Quel rôle pour Anticapitalistas ?
Le bilan amer du congrès de fondation a obligé Anticapitalistas à repenser son rôle dans Podemos, qui ne ressemblait en rien à la nouvelle force que nous avions imaginée, un parti mouvement, radicalement démocratique et militant. Nous avons toutefois choisi d’y rester, sur la base du rôle progressiste que Podemos continuait à jouer dans la politique espagnole, les attentes de millions de travailleur.ses dans ce nouveau projet, et un certain degré d’accord avec la direction sur le besoin d’une rupture avec le système politique et économique espagnol et la nécessité d’un processus constituant. Il était clair pour nous que nous avions une idée très différente sur la forme qu’un tel processus devrait prendre, et que ces différences stratégiques allaient mener à une rupture à un moment ou à un autre, mais nous avons choisi de continuer à marcher ensemble en tentant de faire entendre nos idées et nos méthodes.

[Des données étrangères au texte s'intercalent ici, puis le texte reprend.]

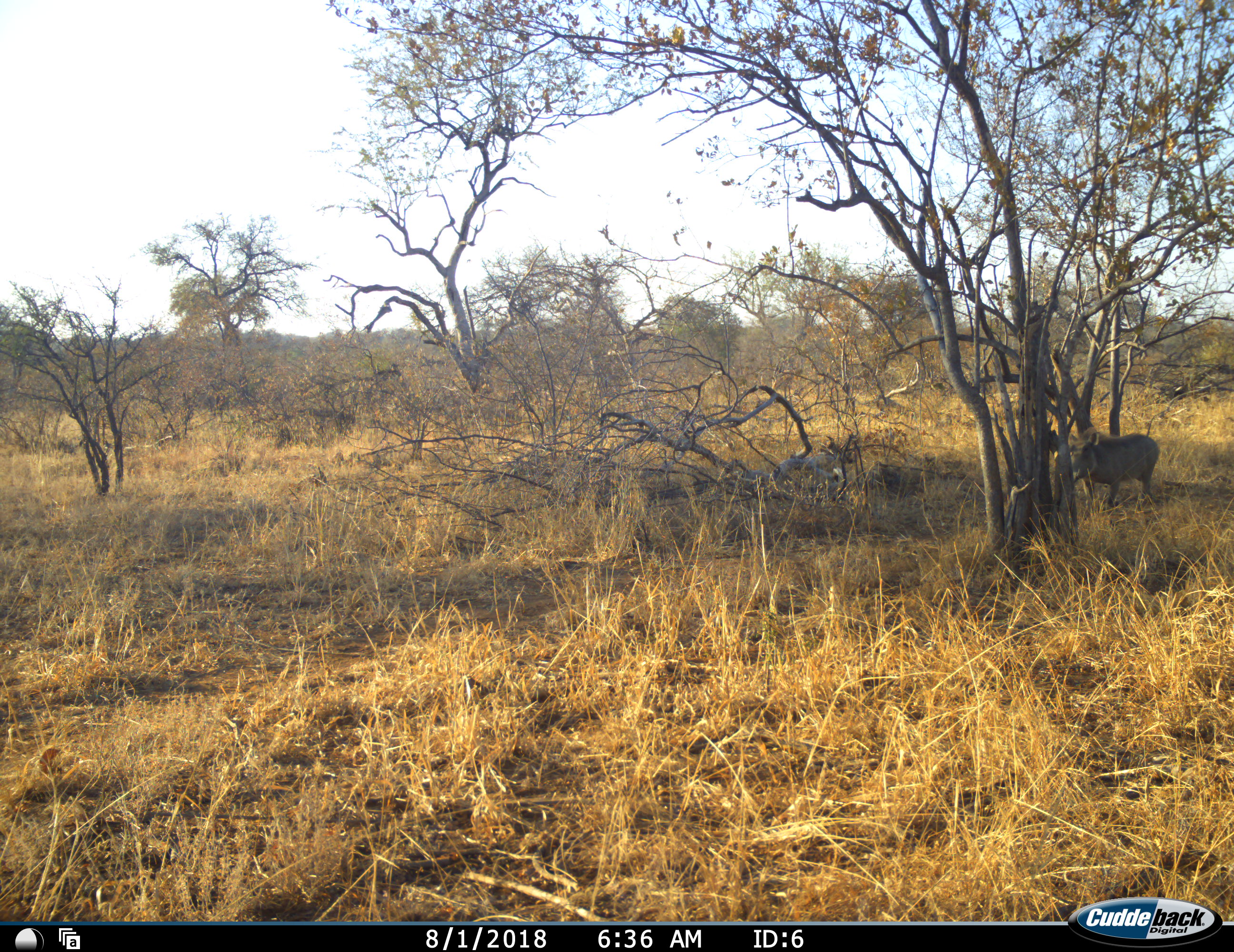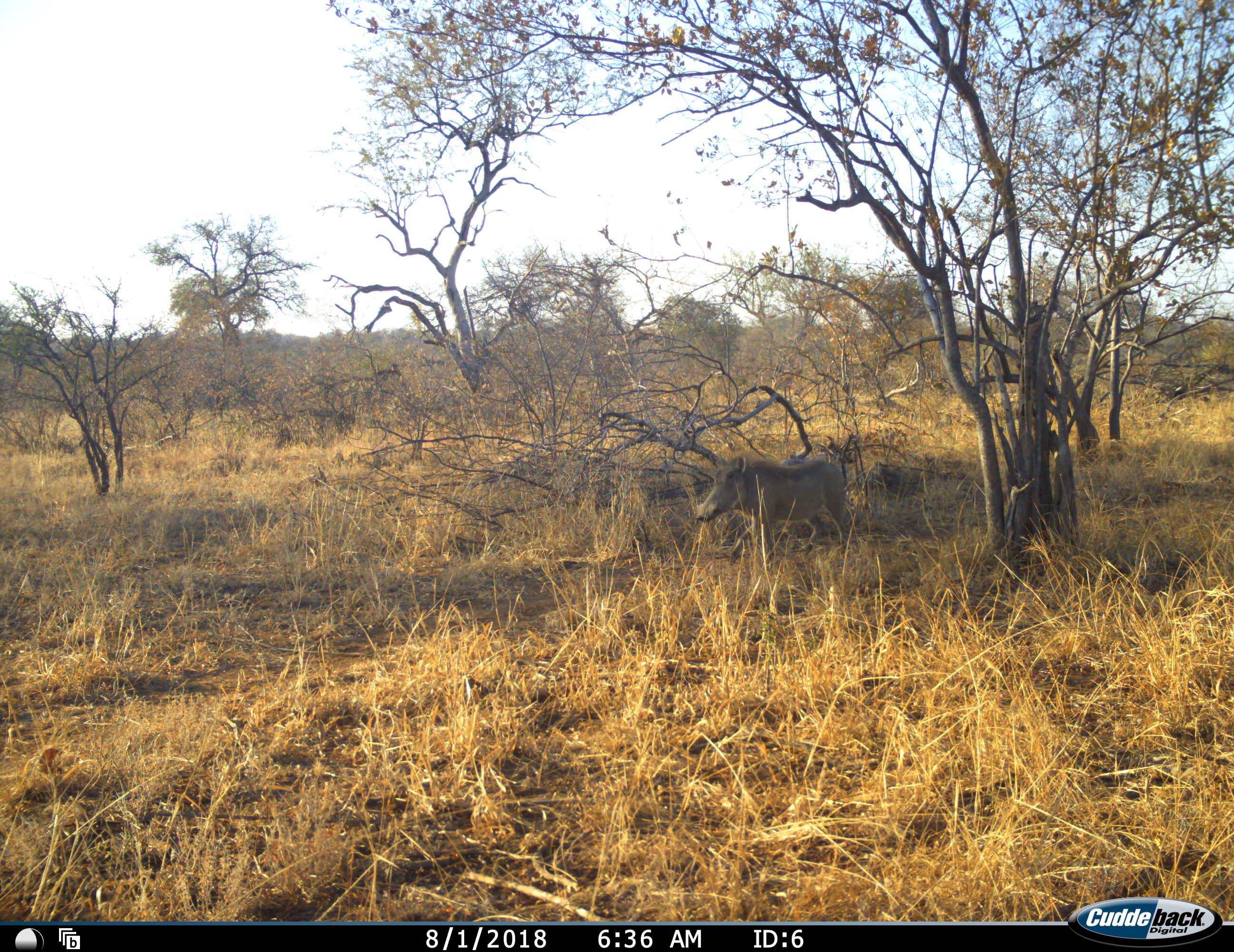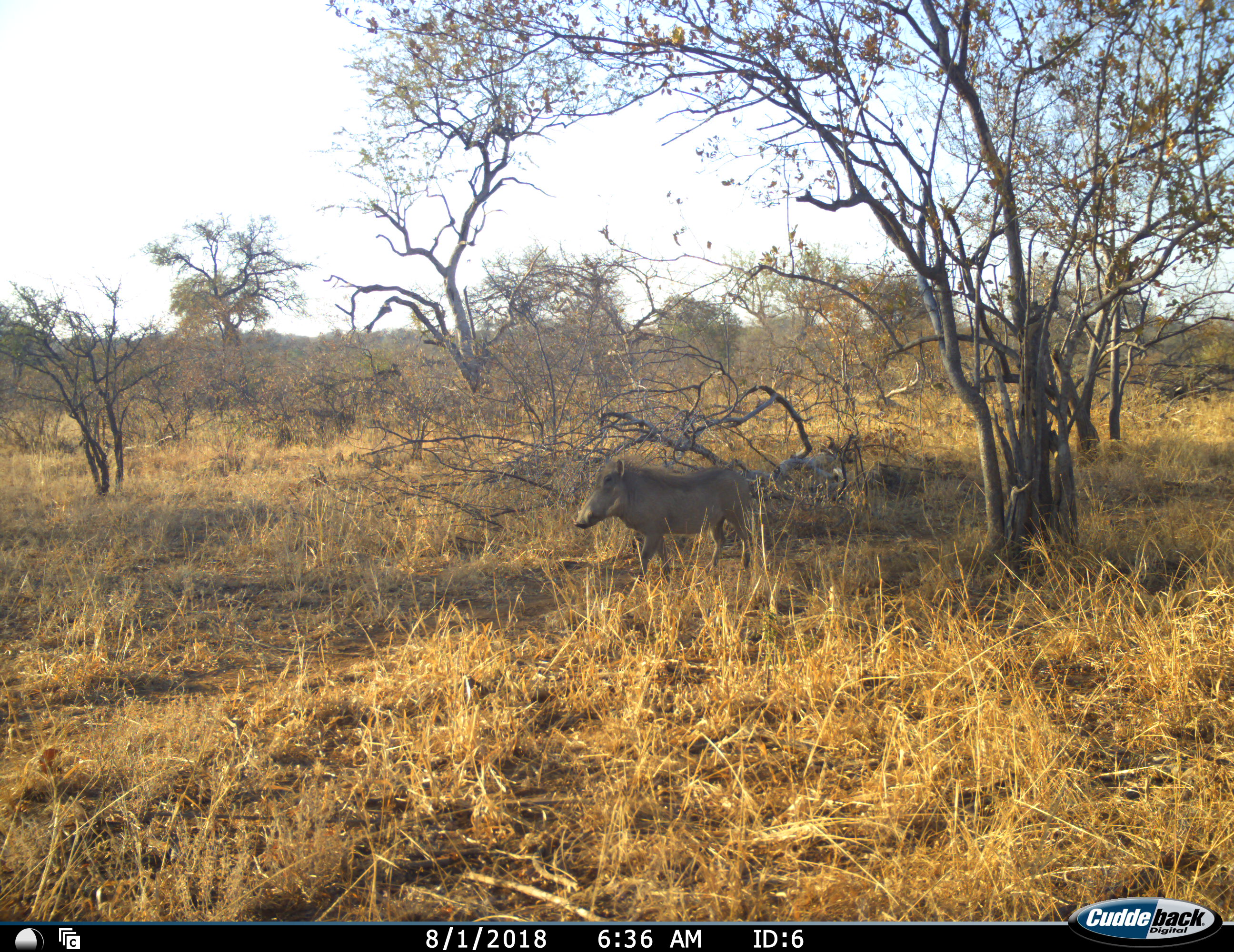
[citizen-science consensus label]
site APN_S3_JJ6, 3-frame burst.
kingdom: Animalia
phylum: Chordata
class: Mammalia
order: Artiodactyla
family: Suidae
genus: Phacochoerus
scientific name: Phacochoerus africanus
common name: warthog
Warthog (Phacochoerus africanus), count 1. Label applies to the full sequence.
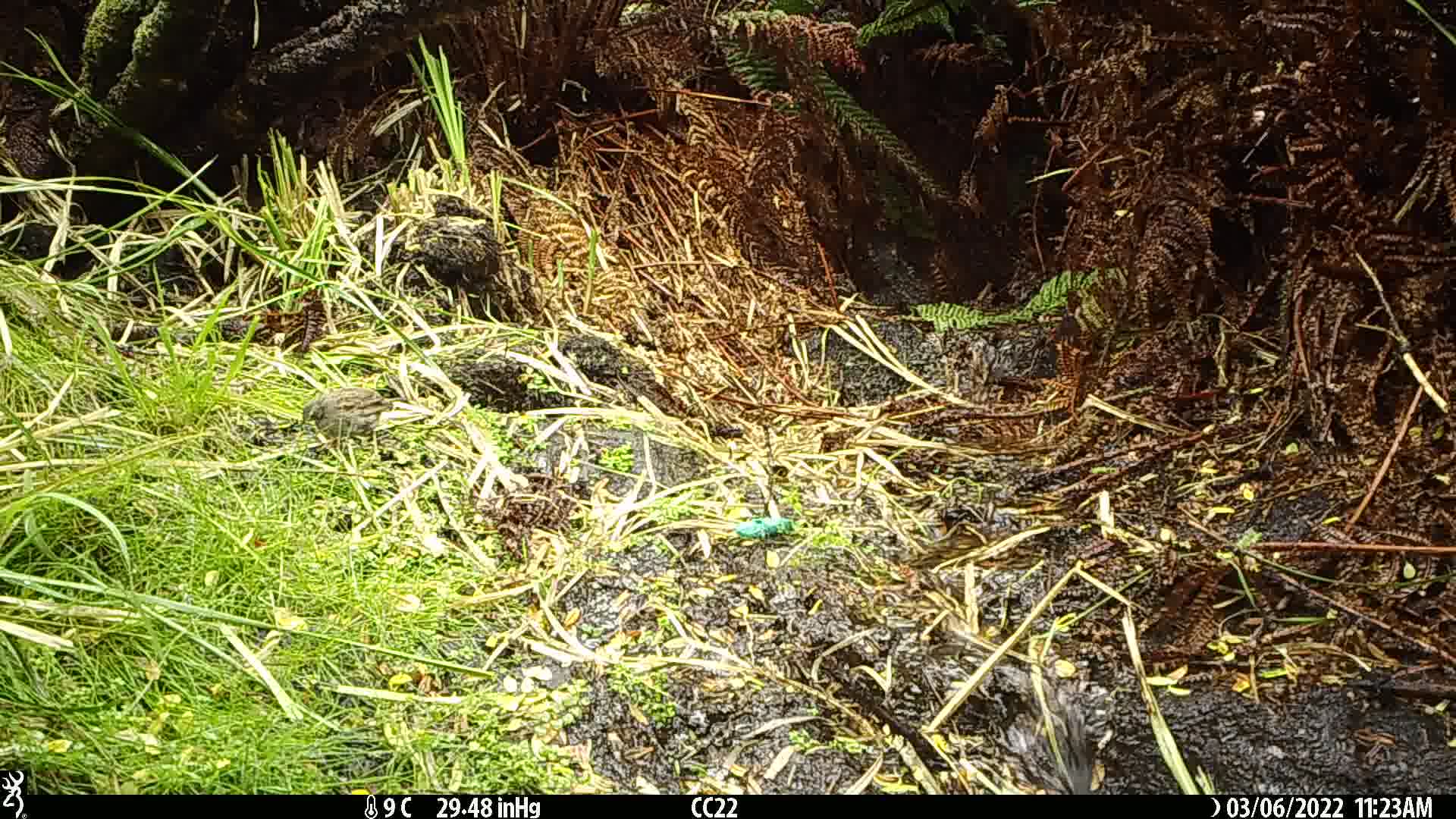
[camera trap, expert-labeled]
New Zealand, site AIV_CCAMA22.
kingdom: Animalia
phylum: Chordata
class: Aves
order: Passeriformes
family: Prunellidae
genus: Prunella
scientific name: Prunella modularis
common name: dunnock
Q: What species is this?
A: Dunnock (Prunella modularis).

La manque de démocratie interne de la nouvelle organisation a rendu encore plus évidente pour nous la nécessité de combiner la participation en son sein avec notre construction en tant qu’organisation révolutionnaire indépendante, avec un profil politique propre et une autonomie totale, y compris financière, par rapport à Podemos et aux positions institutionnelles obtenues en participant aux listes présentées aux élections.
Ce sera au début de 2020, quand Iglesias et ses proches intégreront le gouvernement de coalition avec le Parti Socialiste, que nous déciderons de sortir définitivement de Podemos. Nous avons attendu un moment d’inflexion historique, compréhensible par les masses, qui a montré effectivement que Podemos était devenu incapable d’incarner un projet de rupture. Anticapitalistas est sorti renforcé de cette expérience, aussi bien numériquement que par l’expérience d’avoir mené cette bataille unitairement.

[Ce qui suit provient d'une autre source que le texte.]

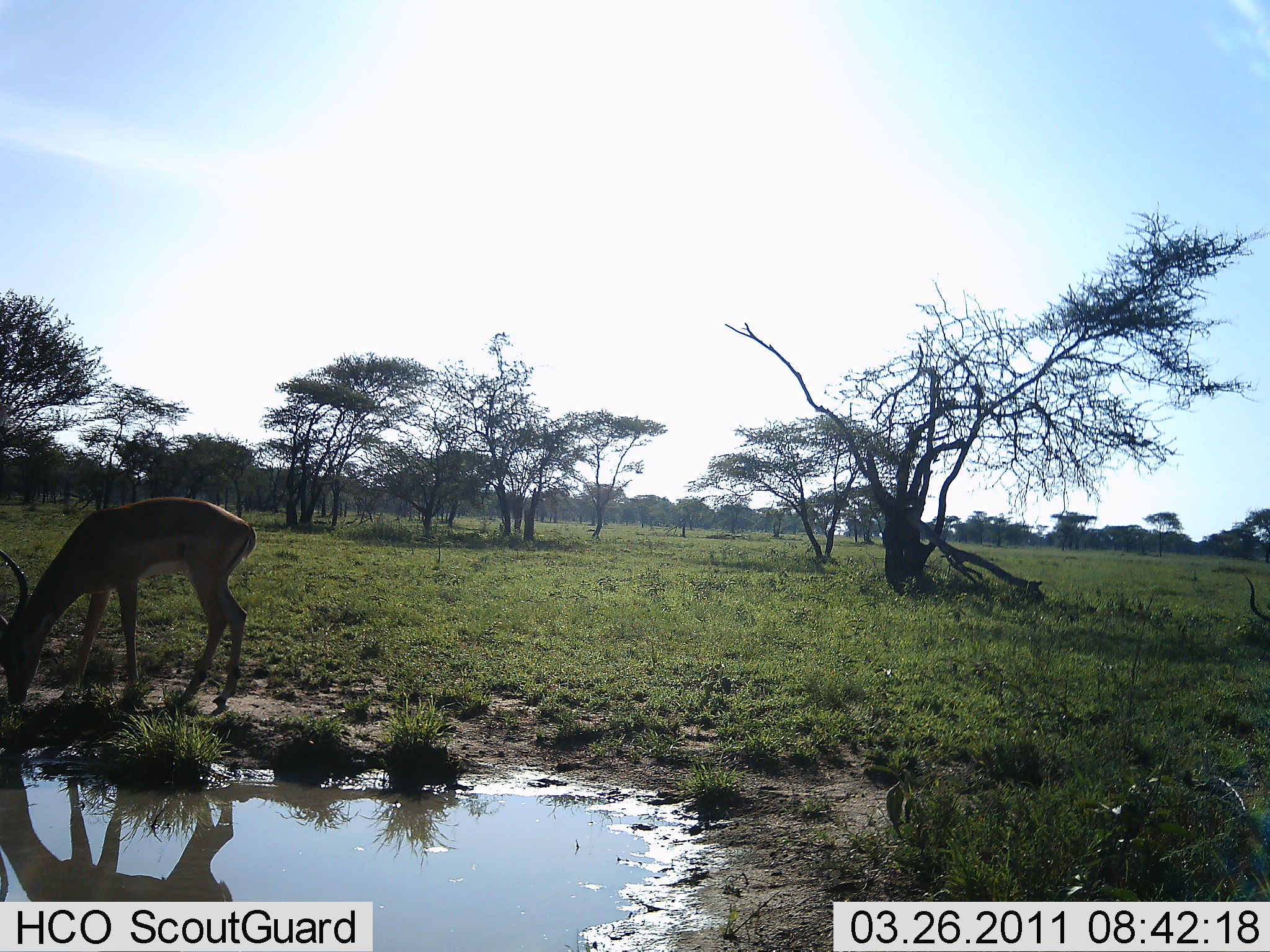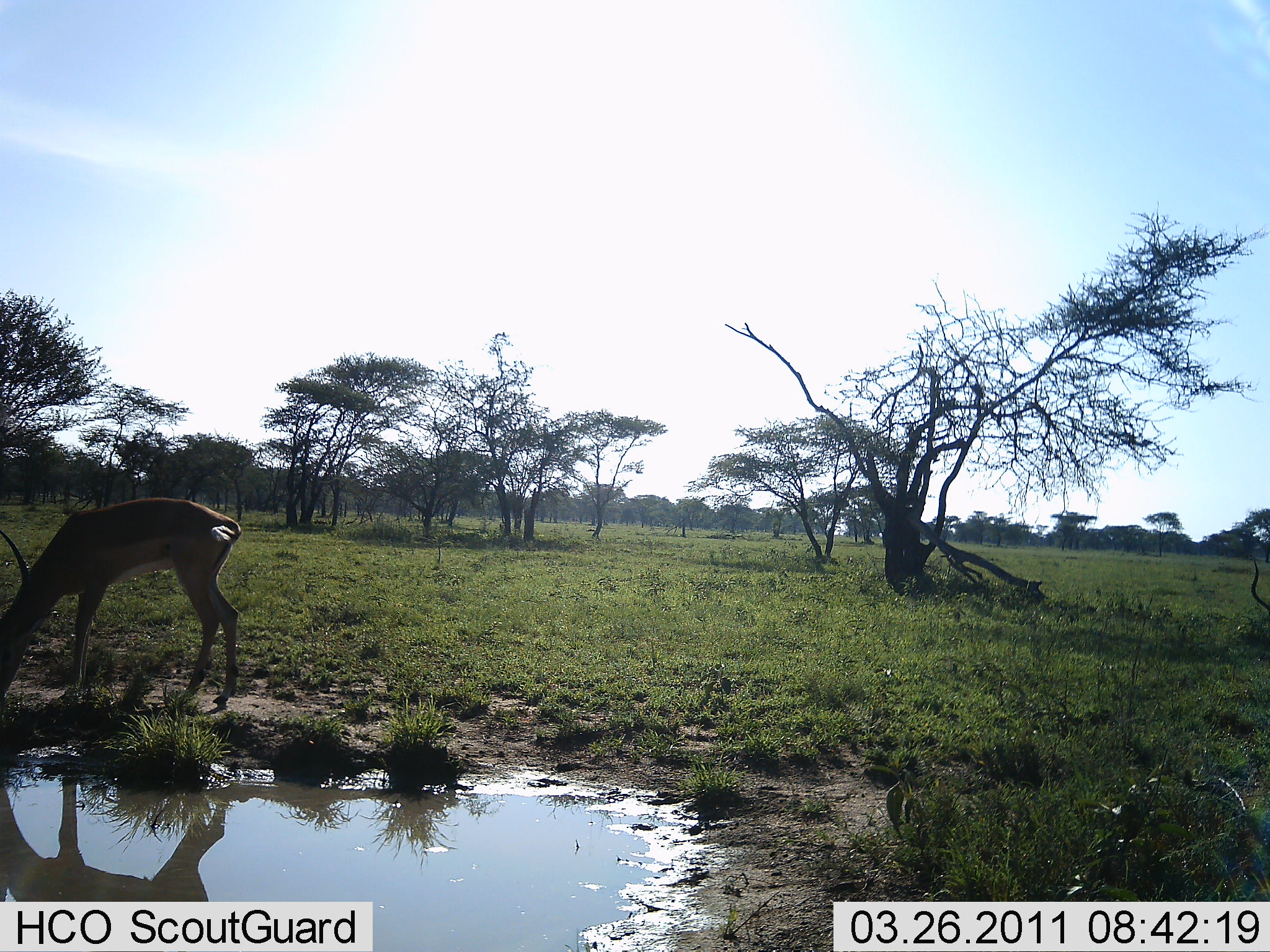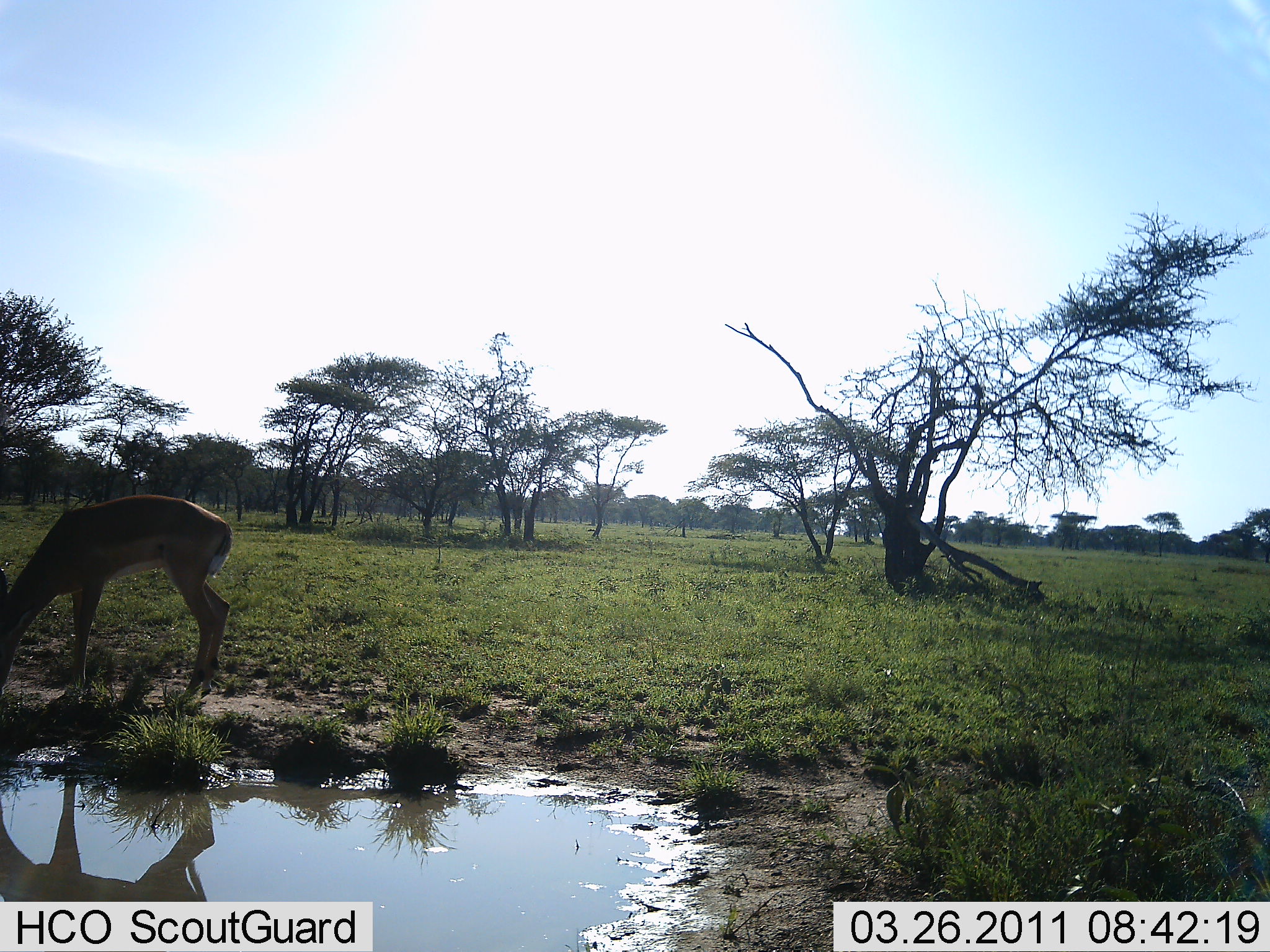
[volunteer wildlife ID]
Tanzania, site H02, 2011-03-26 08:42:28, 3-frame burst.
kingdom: Animalia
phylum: Chordata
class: Mammalia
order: Artiodactyla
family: Bovidae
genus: Nanger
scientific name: Nanger granti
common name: grant's gazelle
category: gazellegrants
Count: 1.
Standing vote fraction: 50%.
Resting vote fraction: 0%.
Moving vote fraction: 0%.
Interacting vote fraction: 0%.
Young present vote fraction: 0%.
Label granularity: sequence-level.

Quel effet a eu Podemos sur les mobilisations populaires ?
L’irruption de Podemos dans les institutions parlementaires a permis un renouvellement générationnel des élus, illustré par la fameuse image du député aux dreadlocks devant le regard atone du président Rajoy. Une partie de ces nouveaux députés étaient, à l’origine, des représentants de luttes sociales ou des militants de gauche liés à celles-ci. Cela a sans doute permis une plus grande visibilité des luttes ouvrières, féministes, pour les services publics ou pour les droits des immigrés, qui ont pu ainsi se faire entendre dans les institutions.
Cependant, la stratégie de la direction de Podemos s’est fondée sur un principe de délégation très forte, qui a transféré tous les efforts militants sur le plan électoral, et placé tous les espoirs sur l’importance des leaders, devenus représentants parlementaires, puis gouvernementaux. Cette consolidation de Podemos a donc aussi contribué à une grande démobilisation et à la fin du cycle de luttes.
L’intégration de Podemos dans le gouvernement de coalition n’a fait qu’accentuer ce phénomène : une fois toute autonomie perdue du fait des accords au sein du gouvernement, Podemos est encore moins en mesure de représenter une voix alternative et d’exprimer les attentes plus radicales de changement qui émanent des luttes et des mouvement sociaux.